Kommentar by macx - 13. Dezember 2007 um 11:47
Intelligent eingesetzt, lässt sich mit einer einzelnen Grafik im Webdesign wirklich viel anstellen.
Neben der eingesparten Ladezeit ist ein weiterer Vorteil, dass die Zahl der HTTP-Anfragen reduziert wird, was den Seitenaufbau zusätzlich beschleunigt.
Kommentar by David - 13. Dezember 2007 um 11:58
Wie schön wird es erst, wenn die Browser(hersteller) CSS3 unterstützen und der Einsatz mehrerer Hintergrundgrafiken für ein Element möglich wird ;o)
Kommentar by Webstandard-Team - 13. Dezember 2007 um 13:00
> Die Syntax background-attachement: fixed; sollte man aus Rücksicht> der Browserkompatibilität nur für das body-Element verwenden.
Sorry, aber da muss ich widersprechen. Auch <html> ist nur ein Container und in diesem lässt sich eine gefixte Grafik ebenfalls problemlos einbinden. Mir ist kein css-fähiger Browser bekannt, der eine dort formatierte Hintergrundgrafik nicht darstellen kann.
mfg Achim
Kommentar by Achim H - 14. Dezember 2007 um 03:46
Nachtrag:
background-attach
ement gibt es nichtmfg Achim
Kommentar by Achim H - 14. Dezember 2007 um 04:46
@Achim H
Danke für den Hinweis auf den – auch noch schön blöd per copy+paste wiederholten – Rechtschreibfehler, ist keinem aufgefallen, mir auch nicht. Wird geändert…
Zu deinem ersten Posting: Schon korrekt, auf das html-Element lässt es sich natürlich auch anwenden. Background-attachment ist in diesem Artikel nur als Randnotiz wert gewesen, in der *gängigen Praxis* wird außerdem immer das body-Element verwendet, oder html, body: {…}, aber mit größter Wahrscheinlichkeit nicht das html-Element allein, um lediglich ein gefixtes Hintergrundbild zu definieren.

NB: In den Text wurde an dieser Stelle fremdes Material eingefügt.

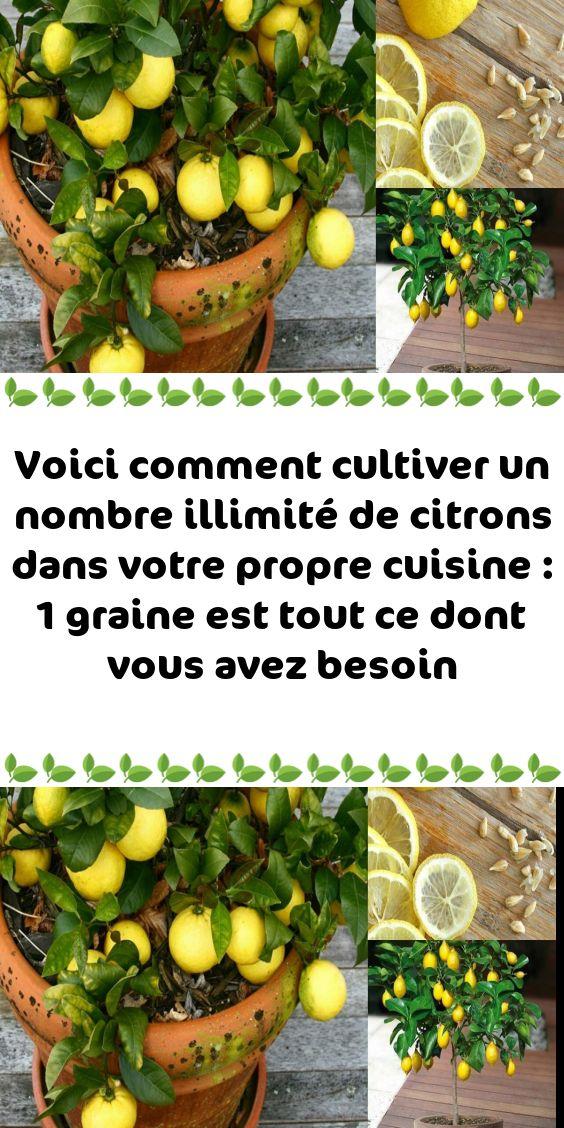 Voici remark cultiver un nombre illimité de citrons dans votre propre delicacies : 1 graine est tout c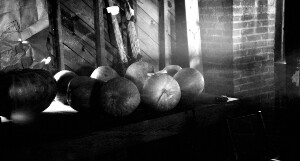 Exhibit School Fair. Eight pumpkins on one vine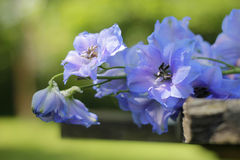 Delphinium - larkspur close-up Stock Images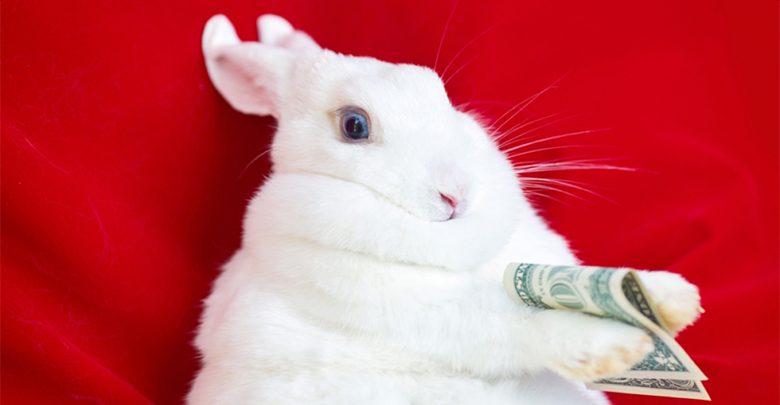 دستگاههای لینوکس و IoT هدف حملات دو بدافزار استخراج ارز دیجیتال 000Linux Rabbit Rabbot Malware  1000 523 780x405
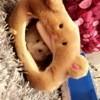 Kira, rongeur Hamster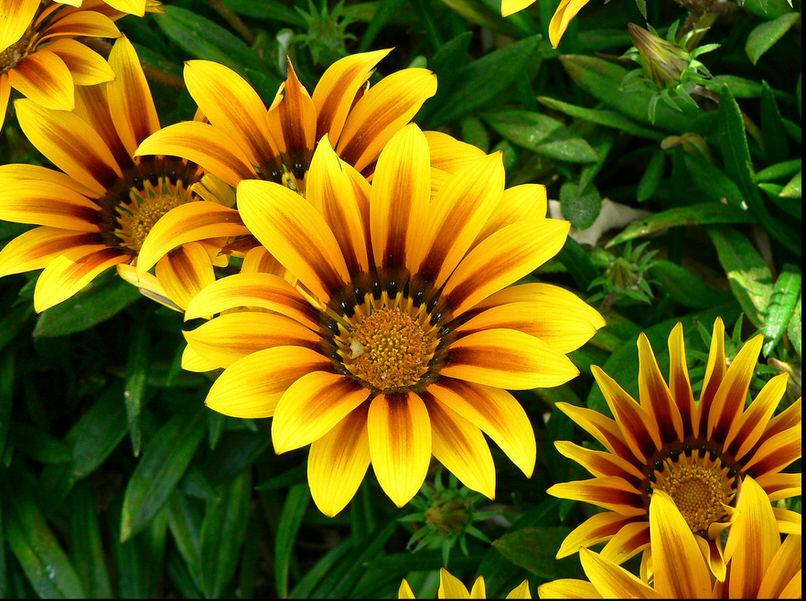 Родина этого яркого цветка из семейства астровых Южная Африка.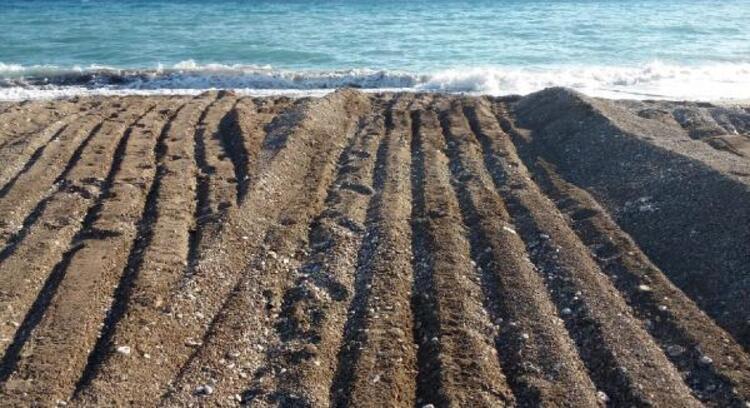 Antalya'da pes dedirten olay! İş makinesi, kaplumbağa yuvalarını ezdi!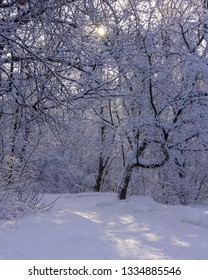Idyllic winter scene in the woods with the sun shining through the trees onto the snow covered ground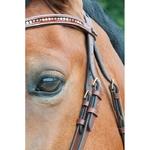 Bridon Botticelli cuir softy TdeT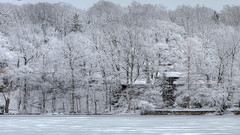 After The Storm (DaveGarPhoto) Tags: statepark snow ice landscape newjersey ringwood winterscene northernjersey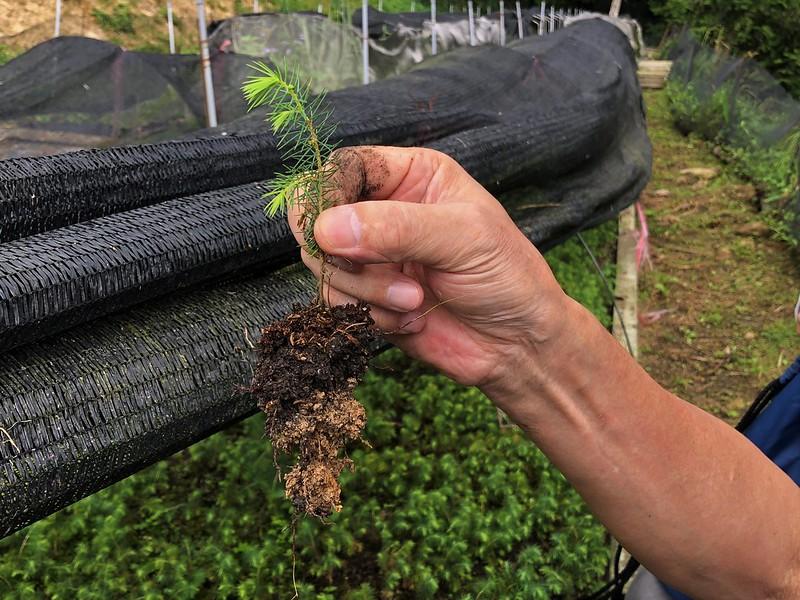 雲杉小苗根系的菌根菌逐漸壯大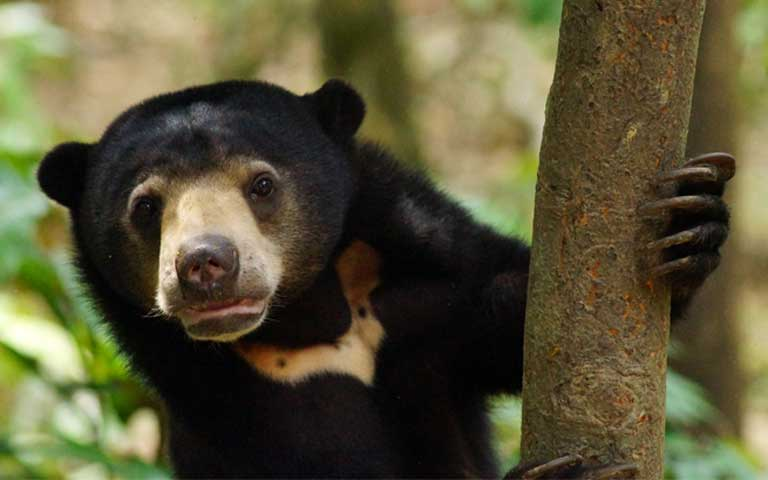 A Sun bear is saved from a Poacher's Snare in a protected Forest in Sabah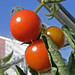 Red Tomatoes and Blue Sky:    244/365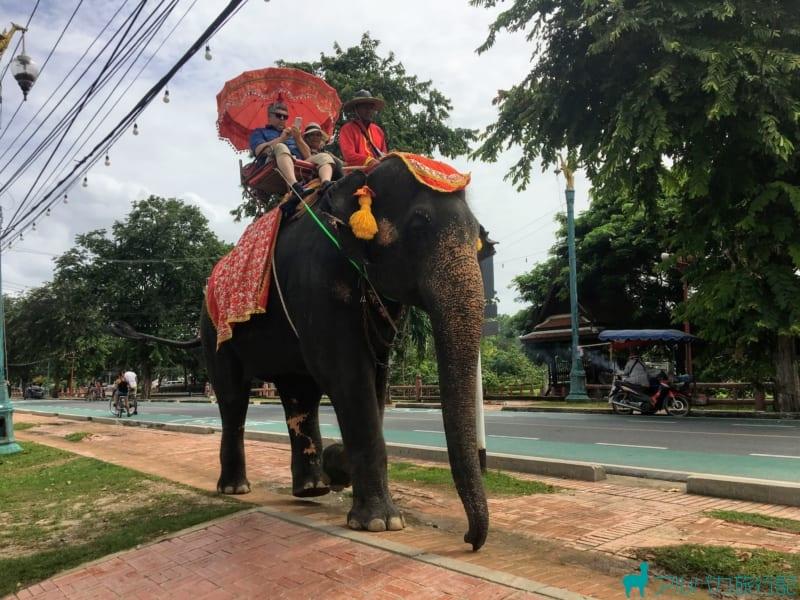 街中を象に乗って散歩することができる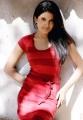 Actress Vishakha Singh Latest Photoshoot Stills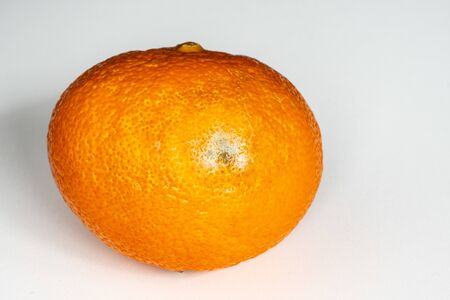 Orange tangerine with mold on a white background. Defective product, fruit. Shelf life of products. isolated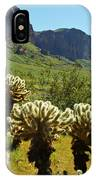 Desert Cholla 2 IPhone Case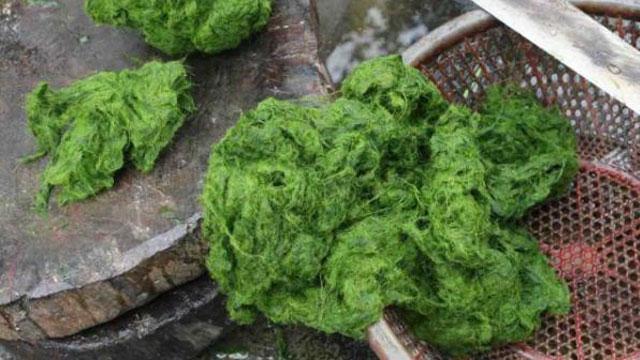 Rêu suối - Món ắn đặc sản của người Tây Bắc - VietFlavour.com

Für alle anderen deshalb nochmal zum background-attachment die Erläuterung bei selfhtml:
"Der Internet Explorer bis Version 6 interpretiert diese Eigenschaft nur bezogen auf scrollbare Elemente (dem body-Element oder anderen mit der CSS-Eigenschaft overflow:scroll bzw. overflow:auto)."
Kommentar by Nils Pooker - 14. Dezember 2007 um 09:09
Wozu braucht man dann eine fix-positionierte Hintergrundgrafik, wenn der Container nicht scrollbar ist? – Dafür reicht doch background-position allemal.
Kommentar by Achim H - 15. Dezember 2007 um 15:40
Ein guter und verständlicher Beitrag, auch für Nicht-Insider zu begreifen.
Kommentar by Grafiken - 7. Januar 2008 um 14:31
Danke für diesen hilfreichen Beitrag.